The flood commenced after a sewage pumping station broke down, leaving areas of Alexandria flooded with rainwater and sewage.
On television, Alexandria’s governor Tarek El-Mahdy said “we are dealing very well” with the situation and that the local government was working to clear the water.
Yet, this recent catastrophe in Alexandria is one of many failures since Alexandria’s governor took power.
The former Supreme Council of Armed Forces member, who was previously the head of Egypt’s state television, has neglected Alexandria’s streets.
Walking along Alexandria’s corniche, pedestrians are no longer able to fully enjoy the beautiful waves crashing on the rocks. Instead, everyday people struggle to breathe in the fresh air as a result of huge garbage piles strewn all along the corniche.
At Mahatet El-Raml, Alexandria’s downtown area, sidewalks are neglected and uncleaned, with rainwater turning them into a black, muddy mess, forcing pedestrians to walk on the congested roads.
Famous landmarks in Alexandria, including the 15th century Citadel of Qatibay and modern infrastructure such as the Stanley Bridge, have been vandalized with graffiti.
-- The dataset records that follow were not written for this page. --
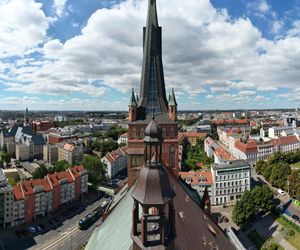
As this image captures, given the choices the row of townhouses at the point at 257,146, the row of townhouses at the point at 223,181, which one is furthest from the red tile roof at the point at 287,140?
the row of townhouses at the point at 223,181

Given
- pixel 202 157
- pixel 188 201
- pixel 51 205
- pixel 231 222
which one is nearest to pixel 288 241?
pixel 231 222

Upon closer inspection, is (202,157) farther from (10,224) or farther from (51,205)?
(10,224)

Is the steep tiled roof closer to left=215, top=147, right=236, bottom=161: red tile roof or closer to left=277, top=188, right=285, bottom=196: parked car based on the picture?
left=215, top=147, right=236, bottom=161: red tile roof

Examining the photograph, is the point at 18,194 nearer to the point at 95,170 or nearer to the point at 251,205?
the point at 95,170

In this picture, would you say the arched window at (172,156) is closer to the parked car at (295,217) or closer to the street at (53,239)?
the street at (53,239)

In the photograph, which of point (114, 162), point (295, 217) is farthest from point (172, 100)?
point (114, 162)

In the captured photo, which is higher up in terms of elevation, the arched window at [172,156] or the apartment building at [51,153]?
the arched window at [172,156]
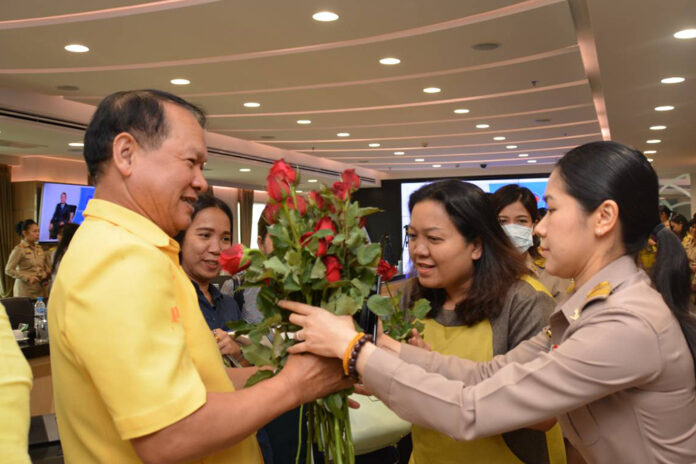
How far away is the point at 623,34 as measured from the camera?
5.77m

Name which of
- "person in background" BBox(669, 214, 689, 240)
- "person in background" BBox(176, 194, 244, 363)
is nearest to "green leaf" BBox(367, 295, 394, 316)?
"person in background" BBox(176, 194, 244, 363)

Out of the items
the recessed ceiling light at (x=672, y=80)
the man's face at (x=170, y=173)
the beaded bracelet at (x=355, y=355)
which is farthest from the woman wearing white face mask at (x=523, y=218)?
the recessed ceiling light at (x=672, y=80)

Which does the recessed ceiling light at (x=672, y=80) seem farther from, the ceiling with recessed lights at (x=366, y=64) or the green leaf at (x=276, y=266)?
the green leaf at (x=276, y=266)

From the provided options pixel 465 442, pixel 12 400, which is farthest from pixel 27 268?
pixel 12 400

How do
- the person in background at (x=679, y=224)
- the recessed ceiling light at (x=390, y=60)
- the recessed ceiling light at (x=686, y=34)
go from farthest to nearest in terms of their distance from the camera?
1. the person in background at (x=679, y=224)
2. the recessed ceiling light at (x=390, y=60)
3. the recessed ceiling light at (x=686, y=34)

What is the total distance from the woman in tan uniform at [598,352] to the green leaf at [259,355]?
0.07m

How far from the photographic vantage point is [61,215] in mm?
13445

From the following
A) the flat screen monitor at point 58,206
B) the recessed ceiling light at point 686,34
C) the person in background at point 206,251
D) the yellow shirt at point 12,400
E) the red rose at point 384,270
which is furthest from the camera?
the flat screen monitor at point 58,206

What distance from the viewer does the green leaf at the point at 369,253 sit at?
154cm

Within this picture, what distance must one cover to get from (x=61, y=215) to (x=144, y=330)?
13133 mm

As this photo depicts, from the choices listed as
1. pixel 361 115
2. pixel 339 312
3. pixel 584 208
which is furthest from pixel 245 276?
pixel 361 115

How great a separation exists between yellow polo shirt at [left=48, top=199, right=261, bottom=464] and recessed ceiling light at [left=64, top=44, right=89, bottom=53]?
5.36 meters

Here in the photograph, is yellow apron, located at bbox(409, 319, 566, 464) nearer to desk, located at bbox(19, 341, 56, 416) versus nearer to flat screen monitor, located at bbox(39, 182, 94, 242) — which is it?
desk, located at bbox(19, 341, 56, 416)

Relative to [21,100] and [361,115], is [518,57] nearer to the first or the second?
[361,115]
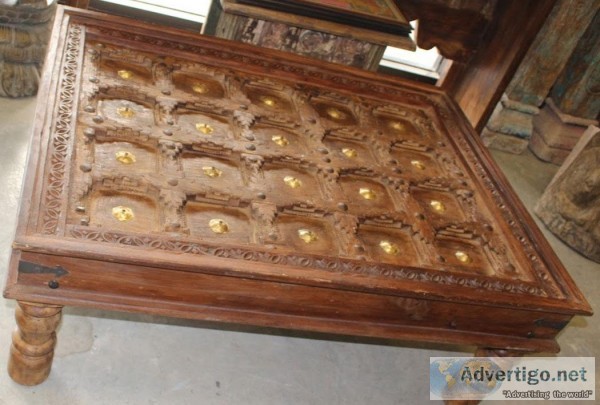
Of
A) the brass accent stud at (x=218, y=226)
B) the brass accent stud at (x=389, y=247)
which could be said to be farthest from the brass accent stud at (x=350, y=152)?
the brass accent stud at (x=218, y=226)

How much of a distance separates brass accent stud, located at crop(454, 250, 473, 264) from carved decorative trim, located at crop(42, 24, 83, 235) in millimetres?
1336

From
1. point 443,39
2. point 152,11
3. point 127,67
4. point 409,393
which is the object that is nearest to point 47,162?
point 127,67

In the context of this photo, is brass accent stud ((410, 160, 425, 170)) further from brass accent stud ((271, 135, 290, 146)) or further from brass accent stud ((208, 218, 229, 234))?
brass accent stud ((208, 218, 229, 234))

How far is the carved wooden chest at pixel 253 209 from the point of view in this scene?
184 centimetres

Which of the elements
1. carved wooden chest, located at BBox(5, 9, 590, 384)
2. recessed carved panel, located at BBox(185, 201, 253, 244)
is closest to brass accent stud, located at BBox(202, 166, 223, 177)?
carved wooden chest, located at BBox(5, 9, 590, 384)

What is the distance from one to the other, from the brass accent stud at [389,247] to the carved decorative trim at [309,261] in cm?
12

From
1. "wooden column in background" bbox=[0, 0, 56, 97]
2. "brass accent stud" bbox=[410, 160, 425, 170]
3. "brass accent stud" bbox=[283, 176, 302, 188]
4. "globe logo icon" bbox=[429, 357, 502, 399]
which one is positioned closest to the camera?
"brass accent stud" bbox=[283, 176, 302, 188]

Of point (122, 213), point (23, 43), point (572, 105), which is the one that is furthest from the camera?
point (572, 105)

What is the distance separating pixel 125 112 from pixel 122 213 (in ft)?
1.78

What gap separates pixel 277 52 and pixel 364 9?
0.53 meters

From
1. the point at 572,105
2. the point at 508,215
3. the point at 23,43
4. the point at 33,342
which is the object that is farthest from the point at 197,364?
the point at 572,105

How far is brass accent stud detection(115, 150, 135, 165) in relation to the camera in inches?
83.3

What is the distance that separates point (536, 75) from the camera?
4.38 m

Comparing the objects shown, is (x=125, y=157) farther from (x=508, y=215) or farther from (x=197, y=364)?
(x=508, y=215)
The Citadel itself is void of any security and visitors are often scaling its high walls, which tower over large rocks, without any intervention from security officials (because there are none).
In another sign of failure, traffic in Alexandria has became chaotic. Along Alexandria’s corniche, judges and lawyers have been allowed to illegally park outside Alexandria’s court, turning an already tight two-lane road into a one-lane chokehold.
Alexandria’s governor and local government officials remain blind to these issues. Or perhaps, they do not care.
Once the pearl of the Mediterranean, the coastal city now needs government officials that will not turn their heads away, but that will recognize the city’s beauty and potential. What Alexandria needs now is change.